Hull’s post-punk absurdist polemics LIFE made quite an impact with their DIY debut album. 2017’s Popular Music was championed by BBC 6Music’s Steve Lamacq and won firm fans (and friends) in fellow post-punkers Idles. Most unexpectedly, Popular Music even ended up in BBC Radio 1 Albums Of The Year list, where Life’s gnarly, Humberside riffs and scattergun wordplay kept unlikely – but deserved - company with the likes of Jay-Z, Skepta, the xx and Wolf Alice. Two years on, their eagerly awaited, dryly-titled second album, A Picture Of Good Health, ups the ante musically and lyrically.

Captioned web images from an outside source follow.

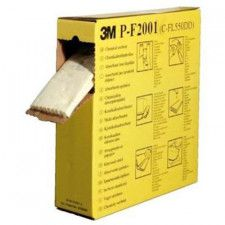 3M PF2001 multiformat chemicaliën absorptierol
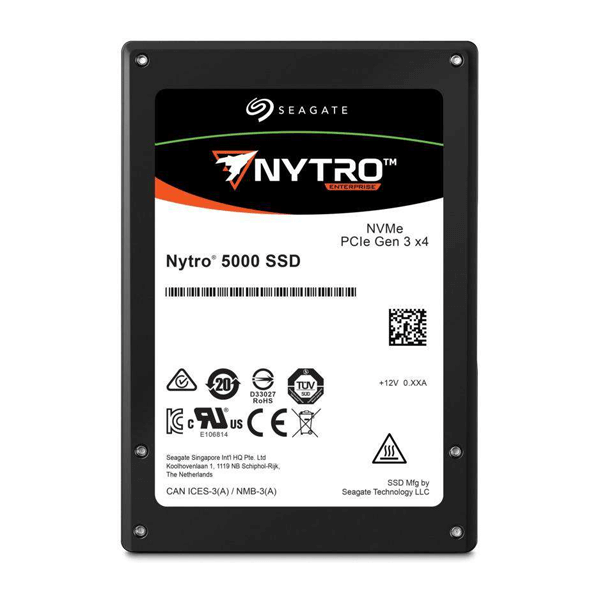 ssd seagate nytro 5000 1.92tb nvme 2.5inch xp1920le10002 img maychuviet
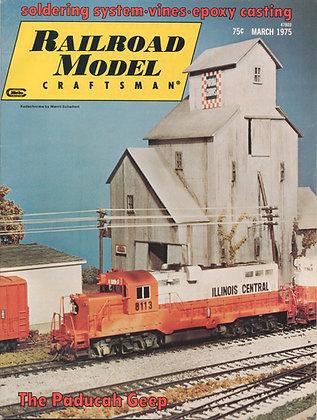 Railroad Model Craftsman, March 1975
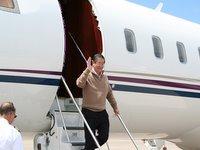 Fujimori arrives in Santiago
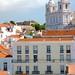 Lisbon 326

Popular Music - recorded one or two tracks at a time, over a long period – was a musical collage that documented their development and emergence. By contrast, A Picture Of Good Health is the product of an intense four week recording period in Tottenham, North London. Producers Luke Smith (Foals) and Claudius Mittendorfer (Parquet Courts) and new bass player Lydia have helped craft a sound that's more robust and musically broader, but which hasn’t lost any of the quartet’s trademark fire and wallop. Lyrically, the first album took a sideways glance at the modern world, where lyrics about 2-for-1 supermarket deals, Donald Trump, the impact of American right to bear arms, Brexit and UK austerity policies blazed forward in a hailstorm of firecracker imagery comparable to Mark E. Smith’s The Fall. This time, their subject matter is more inward, as brothers and lyricists Mez (vocals) and Mick (guitars) have examined their own emotions, experiences and motivations.